A momentum-based sell signal monitor for crypto assets. It fetches regular price and volume data from CoinGecko, computes five technical indicators, and produces a composite score (0–100). The score is compared against a time-decaying threshold that loosens as a configurable deadline approaches — so it demands stronger signals early on and accepts weaker ones as time runs out.

Note: This software was entirely vibe-coded using Claude Code. It is mostly a small experiment for my own amusement, and not intended to be useful to serious traders. Claude quite impressed me with its engineering decisions, which required some direction from me, but less than I thought it might. I mostly used Sonnet 4.6.

Author information: Eduard Grebe, Eduard Grebe Consulting.

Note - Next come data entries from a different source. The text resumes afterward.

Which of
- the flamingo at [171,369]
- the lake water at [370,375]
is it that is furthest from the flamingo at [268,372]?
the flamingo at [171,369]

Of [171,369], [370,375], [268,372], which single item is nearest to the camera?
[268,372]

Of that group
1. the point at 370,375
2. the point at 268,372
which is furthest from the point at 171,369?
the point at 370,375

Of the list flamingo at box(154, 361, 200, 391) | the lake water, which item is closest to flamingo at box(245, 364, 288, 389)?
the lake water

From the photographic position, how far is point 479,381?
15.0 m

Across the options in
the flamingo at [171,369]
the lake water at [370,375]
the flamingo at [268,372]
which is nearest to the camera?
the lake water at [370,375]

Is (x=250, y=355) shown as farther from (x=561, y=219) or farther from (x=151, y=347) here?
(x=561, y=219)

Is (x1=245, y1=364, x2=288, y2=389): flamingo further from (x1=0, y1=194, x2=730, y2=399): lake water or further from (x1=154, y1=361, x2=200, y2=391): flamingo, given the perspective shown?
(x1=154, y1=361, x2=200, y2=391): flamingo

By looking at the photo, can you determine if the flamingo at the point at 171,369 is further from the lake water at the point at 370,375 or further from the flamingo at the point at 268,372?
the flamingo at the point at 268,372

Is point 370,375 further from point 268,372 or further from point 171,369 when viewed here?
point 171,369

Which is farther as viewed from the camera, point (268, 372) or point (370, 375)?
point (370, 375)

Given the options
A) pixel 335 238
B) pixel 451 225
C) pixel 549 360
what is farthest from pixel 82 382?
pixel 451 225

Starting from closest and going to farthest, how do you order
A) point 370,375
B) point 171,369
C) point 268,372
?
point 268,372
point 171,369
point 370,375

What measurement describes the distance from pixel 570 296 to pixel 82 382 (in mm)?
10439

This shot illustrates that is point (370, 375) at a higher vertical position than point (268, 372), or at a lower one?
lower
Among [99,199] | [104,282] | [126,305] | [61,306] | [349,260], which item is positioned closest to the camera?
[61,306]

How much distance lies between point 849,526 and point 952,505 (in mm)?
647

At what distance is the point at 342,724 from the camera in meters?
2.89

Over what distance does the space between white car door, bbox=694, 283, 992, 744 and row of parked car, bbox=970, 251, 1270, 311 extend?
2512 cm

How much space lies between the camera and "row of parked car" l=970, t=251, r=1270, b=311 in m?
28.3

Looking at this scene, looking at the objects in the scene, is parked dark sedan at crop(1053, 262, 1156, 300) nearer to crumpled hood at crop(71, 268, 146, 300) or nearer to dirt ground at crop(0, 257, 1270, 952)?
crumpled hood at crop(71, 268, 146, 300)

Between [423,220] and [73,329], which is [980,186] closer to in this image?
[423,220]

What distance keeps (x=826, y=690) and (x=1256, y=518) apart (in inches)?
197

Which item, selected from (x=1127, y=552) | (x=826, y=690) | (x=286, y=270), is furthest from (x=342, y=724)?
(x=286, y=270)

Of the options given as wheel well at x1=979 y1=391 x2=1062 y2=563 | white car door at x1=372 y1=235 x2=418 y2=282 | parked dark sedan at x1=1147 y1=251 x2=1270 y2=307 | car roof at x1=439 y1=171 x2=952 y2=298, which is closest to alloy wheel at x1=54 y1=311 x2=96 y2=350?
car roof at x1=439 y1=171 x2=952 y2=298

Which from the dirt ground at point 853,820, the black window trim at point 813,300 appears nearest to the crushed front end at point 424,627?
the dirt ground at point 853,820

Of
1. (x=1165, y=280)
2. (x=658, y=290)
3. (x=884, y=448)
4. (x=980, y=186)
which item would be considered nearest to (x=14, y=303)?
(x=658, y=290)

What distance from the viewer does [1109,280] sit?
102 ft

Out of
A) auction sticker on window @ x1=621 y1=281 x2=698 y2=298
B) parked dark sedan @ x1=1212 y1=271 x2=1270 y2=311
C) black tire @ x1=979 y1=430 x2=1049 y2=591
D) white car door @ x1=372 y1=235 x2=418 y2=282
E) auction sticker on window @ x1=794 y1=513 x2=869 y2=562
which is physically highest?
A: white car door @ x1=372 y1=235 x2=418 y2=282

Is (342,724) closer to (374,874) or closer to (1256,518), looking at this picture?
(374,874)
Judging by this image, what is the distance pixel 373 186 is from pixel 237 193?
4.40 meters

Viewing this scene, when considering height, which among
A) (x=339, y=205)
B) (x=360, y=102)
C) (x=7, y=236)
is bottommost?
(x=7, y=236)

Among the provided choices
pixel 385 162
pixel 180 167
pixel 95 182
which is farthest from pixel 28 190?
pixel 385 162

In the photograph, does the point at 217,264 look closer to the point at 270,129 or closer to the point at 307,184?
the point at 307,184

Disclaimer: This software is provided for informational purposes only and does not constitute financial advice. Technical indicators are probabilistic tools, not crystal balls, and past market behaviour is no guarantee of future results. The author(s) accept no liability whatsoever for any financial loss, damages, or other adverse consequences — direct or indirect — arising from the use of or reliance on this software. You are solely responsible for your own investment decisions. Use at your own risk.


Requirements

  • Python 3.10+
  • uv (installed automatically by setup.sh if missing)
  • Internet access to the CoinGecko free API (no API key required)

Quick start

On a new machine

bash setup.sh

This installs uv to ~/.local/bin if it is not already available, then installs all Python dependencies into a local virtual environment.

Running the monitor

The easiest way to run is via run.sh, which automatically runs setup.sh if setup has not been done yet:

./run.sh                            # one-shot check
./run.sh --loop                     # continuous monitoring
./run.sh --coin bitcoin --days 14   # with arguments

Alternatively, once setup is complete you can invoke the script directly with uv:

uv run sell_monitor.py

Installing as a persistent service

To have the monitor run automatically in the background and survive reboots, use install-service.sh. It detects your OS and installs either a macOS LaunchAgent or a Linux systemd user service.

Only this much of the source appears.